Convert the listing, from the line containing "Looking at the" through the end of the listing, into a two-column CSV with the headers request and answer. Give one row for each request and its answer, with each value in its own quoted field and any line breaks replaced by spaces.

═════ Task data ═════

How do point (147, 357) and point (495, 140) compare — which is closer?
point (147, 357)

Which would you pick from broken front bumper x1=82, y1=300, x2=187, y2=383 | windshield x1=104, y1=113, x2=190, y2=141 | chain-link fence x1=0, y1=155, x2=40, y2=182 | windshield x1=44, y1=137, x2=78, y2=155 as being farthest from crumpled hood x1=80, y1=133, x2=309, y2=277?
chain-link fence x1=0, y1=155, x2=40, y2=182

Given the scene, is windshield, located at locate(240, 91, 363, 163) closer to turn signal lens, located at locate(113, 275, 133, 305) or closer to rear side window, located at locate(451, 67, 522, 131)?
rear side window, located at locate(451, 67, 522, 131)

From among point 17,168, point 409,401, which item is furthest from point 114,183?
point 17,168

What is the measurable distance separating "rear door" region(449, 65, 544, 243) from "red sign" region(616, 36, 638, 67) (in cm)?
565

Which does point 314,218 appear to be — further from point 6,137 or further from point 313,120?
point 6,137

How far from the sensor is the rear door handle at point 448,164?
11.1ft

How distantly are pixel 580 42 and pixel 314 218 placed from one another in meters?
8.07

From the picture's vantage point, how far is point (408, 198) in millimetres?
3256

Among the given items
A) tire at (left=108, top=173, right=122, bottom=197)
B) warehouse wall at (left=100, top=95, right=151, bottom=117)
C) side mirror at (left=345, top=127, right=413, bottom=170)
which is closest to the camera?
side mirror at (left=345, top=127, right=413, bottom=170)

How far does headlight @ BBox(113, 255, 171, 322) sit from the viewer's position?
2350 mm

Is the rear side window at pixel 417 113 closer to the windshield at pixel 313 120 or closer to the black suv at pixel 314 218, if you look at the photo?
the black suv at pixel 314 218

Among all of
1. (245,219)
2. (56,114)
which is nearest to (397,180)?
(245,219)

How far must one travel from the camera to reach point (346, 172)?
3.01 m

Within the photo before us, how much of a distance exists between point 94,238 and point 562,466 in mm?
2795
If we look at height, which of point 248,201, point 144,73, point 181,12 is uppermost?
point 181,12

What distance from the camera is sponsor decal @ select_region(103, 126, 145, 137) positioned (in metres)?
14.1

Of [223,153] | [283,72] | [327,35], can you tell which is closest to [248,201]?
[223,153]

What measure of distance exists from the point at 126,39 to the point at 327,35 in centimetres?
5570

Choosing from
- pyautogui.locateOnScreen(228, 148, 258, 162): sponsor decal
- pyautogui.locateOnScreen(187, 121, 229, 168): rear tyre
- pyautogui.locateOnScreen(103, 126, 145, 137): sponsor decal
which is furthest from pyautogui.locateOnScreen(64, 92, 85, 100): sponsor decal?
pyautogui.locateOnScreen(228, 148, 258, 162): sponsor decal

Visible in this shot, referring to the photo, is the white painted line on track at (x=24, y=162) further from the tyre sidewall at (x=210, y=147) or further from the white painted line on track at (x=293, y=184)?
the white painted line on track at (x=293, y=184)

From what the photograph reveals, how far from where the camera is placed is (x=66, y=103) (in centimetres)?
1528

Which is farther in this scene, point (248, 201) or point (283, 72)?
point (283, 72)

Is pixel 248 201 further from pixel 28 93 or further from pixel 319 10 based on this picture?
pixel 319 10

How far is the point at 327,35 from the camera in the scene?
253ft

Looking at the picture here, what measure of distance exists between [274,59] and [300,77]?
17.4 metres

═════

## Response for this exercise
request,answer
"Looking at the picture here, what measure of distance exists between [274,59] and [300,77]?","17.4 metres"